Let's take stock. You now have:

  • An OpenClaw-powered AI agent running on Fly.io's edge network
  • A Telegram bot interface accessible from any device, anywhere
  • Always-on deployment that doesn't sleep, doesn't cold-start, and doesn't require you to keep a terminal window open
  • HTTPS by default, custom domain support, and encrypted secrets
  • Total cost under $6/month

This is what production-grade agent deployment looks like without the production-grade complexity. No Kubernetes clusters. No Terraform files. No 47-page architecture documents. Just a Docker container, a config file, and a CLI command.


What to Do Next

If you're just getting started with OpenClaw, head to Claw Mart and browse the marketplace. There are pre-built agent templates, tool integrations, and workflow components that'll save you from reinventing the wheel. Find an agent template that's close to what you need, customize it, then deploy it with the exact process above.

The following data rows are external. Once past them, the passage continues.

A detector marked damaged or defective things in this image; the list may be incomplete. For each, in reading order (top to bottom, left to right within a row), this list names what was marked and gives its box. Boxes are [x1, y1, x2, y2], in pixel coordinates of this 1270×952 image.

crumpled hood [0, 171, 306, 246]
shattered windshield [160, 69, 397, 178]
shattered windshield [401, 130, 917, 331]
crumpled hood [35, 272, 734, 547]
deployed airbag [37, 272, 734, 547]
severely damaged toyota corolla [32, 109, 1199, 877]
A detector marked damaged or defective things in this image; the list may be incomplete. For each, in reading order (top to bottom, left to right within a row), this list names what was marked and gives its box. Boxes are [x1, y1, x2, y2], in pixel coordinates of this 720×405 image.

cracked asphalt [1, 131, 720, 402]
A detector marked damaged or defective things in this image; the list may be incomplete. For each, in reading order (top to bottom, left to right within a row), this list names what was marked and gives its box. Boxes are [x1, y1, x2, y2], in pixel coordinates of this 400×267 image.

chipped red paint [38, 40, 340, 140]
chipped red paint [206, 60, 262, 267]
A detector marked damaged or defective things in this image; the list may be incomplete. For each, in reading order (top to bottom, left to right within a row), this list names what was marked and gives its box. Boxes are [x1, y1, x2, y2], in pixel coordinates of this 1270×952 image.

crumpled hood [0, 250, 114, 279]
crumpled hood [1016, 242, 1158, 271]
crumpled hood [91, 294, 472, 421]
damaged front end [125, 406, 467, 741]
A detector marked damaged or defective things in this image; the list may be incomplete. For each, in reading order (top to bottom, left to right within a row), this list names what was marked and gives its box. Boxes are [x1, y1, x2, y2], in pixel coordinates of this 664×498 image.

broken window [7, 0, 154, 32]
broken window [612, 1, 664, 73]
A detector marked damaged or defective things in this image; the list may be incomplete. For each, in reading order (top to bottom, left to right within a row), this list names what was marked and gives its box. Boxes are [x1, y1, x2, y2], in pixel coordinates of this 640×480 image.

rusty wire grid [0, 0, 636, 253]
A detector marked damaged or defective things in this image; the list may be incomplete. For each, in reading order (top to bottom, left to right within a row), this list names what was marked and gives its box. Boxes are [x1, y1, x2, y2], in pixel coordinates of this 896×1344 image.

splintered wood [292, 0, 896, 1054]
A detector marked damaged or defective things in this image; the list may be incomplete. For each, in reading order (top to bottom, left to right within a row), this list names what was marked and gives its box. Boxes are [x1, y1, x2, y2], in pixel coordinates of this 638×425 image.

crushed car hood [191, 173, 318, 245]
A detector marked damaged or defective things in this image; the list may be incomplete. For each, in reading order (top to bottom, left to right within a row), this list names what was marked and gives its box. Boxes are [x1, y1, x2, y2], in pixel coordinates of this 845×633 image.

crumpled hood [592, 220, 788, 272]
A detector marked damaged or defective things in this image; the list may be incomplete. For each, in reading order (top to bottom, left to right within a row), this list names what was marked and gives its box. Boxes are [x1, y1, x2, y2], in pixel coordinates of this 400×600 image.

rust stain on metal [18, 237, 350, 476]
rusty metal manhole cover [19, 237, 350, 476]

If you want more deployment options, we've covered DigitalOcean and other platforms in previous posts. Fly.io is the best fit for always-on agents with global reach, but every use case is slightly different.

If you want to go deeper with Fly.io specifically:

  • Add a second region for redundancy: fly scale count 2 --region iad,lhr
  • Set up a persistent database with Fly Postgres for conversation history
  • Explore Fly.io's built-in metrics and Grafana integration for usage analytics
  • Connect additional channels beyond Telegram (Slack, Discord, webhook endpoints)

The hardest part of running AI agents isn't making them smart — it's keeping them alive and accessible. You've solved that problem in 20 minutes. Now go build something useful with it.